Since much of my last week was consumed with Regionals and I took away quite a bit of insight from the event as a whole, I’m going to continue in my series of Regionals based posts.
I got the privilege over the Regionals weekend to talk to almost every elite athlete and team here in SoCal. One of the prerequisite questions I asked almost everyone was “What was your training regimen like for 2012, and how did that differ from 2011?” It was a pretty awesome experience, gaining some insight from some seriously legit CrossFitters as to how they approach their workouts, in preparation for things like Regionals.
Bar far the biggest shared response was what i’m going to classify as “training up”. This can be almost any and everything – and it actually should be pretty specific to each team/athlete’s case. However, all it simply means is putting yourself in an even crappier place during training to achieve better results on the field.
For some, training up simply meant more volume. Getting in 2 or 3 workouts a day was pretty common for most athletes. For others, it meant dealing with things outside of the box. Actually following a strict diet, forcing themselves to sleep more, properly taking supplements, and being diligent about mobility were also common themes.
Almost 100% of the athletes mentioned putting a little more emphasis on their goats. It’s pretty easy to focus on the things you’re strong at, but to pay specific attention to the things you’re weaker at is tough for some.
Grundler’s Weight Vest
Hands down, my favorite training up story came from Bill Grundler. He told me that he realized that he needed a little extra something to try to make up spots that kept him out of the games for many years in a row. What he decided to do was wear a weight vest for everything he did once he stepped into the gym. He literally told me that the first two things he did when he got to the box was put on his shoes, then put on his vest.
Whatever the WOD(s) were for that day, it didn’t matter. Row 2000m? Wear the vest. Snatch 1-1-1? Wearing that vest! Cindy? Vest. Handstand walks? Vest. Well you get the picture. He said that he got fairly used to working with the vest on, that once he hit the point in his training for Regionals that he would start working out without the vest, everything felt so much lighter, faster, and more explosive.

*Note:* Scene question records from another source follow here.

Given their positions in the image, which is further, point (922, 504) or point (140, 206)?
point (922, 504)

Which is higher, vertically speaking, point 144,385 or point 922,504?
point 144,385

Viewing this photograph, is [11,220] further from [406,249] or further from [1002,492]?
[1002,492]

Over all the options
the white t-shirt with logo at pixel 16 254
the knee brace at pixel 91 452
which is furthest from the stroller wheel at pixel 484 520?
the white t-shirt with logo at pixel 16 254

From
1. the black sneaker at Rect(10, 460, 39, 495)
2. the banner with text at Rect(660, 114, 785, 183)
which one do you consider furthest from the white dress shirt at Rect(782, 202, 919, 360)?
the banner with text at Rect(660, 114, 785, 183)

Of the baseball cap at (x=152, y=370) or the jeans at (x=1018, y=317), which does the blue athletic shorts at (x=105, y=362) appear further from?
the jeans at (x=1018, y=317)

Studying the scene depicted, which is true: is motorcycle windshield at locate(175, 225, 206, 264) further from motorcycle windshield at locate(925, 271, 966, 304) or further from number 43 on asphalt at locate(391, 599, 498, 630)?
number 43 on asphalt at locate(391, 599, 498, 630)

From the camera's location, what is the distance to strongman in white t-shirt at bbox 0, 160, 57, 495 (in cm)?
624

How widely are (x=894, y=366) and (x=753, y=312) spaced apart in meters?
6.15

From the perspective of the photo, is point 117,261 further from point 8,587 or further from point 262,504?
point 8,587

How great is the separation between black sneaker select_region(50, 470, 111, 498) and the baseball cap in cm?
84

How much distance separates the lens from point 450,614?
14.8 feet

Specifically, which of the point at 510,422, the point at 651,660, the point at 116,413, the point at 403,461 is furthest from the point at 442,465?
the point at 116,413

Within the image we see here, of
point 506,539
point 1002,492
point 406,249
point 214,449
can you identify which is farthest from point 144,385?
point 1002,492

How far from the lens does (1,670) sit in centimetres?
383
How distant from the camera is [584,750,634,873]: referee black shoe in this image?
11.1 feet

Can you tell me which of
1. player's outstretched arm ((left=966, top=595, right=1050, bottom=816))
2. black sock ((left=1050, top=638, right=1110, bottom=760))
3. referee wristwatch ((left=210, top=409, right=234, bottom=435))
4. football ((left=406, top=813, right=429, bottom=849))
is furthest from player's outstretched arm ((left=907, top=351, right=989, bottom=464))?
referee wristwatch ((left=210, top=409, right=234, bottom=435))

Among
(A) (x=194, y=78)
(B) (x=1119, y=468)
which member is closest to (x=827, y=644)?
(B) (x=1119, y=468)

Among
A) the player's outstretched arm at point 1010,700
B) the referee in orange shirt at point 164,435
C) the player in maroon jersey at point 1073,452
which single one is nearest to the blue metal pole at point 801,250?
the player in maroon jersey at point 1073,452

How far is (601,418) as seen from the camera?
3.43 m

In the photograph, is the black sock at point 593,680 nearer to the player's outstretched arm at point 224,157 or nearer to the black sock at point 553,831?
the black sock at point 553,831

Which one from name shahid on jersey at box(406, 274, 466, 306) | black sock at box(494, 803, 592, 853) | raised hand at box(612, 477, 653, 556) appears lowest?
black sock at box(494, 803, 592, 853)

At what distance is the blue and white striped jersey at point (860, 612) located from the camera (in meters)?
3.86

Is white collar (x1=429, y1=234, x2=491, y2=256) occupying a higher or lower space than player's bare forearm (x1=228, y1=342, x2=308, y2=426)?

This is such a classic tale of training up – dropping an additional 20lbs on you for everything you do. Whatever your goals are, one thing is safe to say: If you train at a place that’s harder than you’ll need to be – you’re only making your life easier when you’re there.
Workout of the Day 5/15/2012
Static Hang Above Bar
Static Hang At Bottom
Take a few minutes to determine your best effort at each station.
40 Over The Mountain (20#/16#)
40 Med Ball Throws (12’/4′)
400m Run w/Med Ball
In teams of 2, complete the above. Over the Mountain is like a Wall Ball with full squat. You can share the med ball carrying duties however you like. If the ball ever touches the ground, each athlete must do 3 burpees before continuing.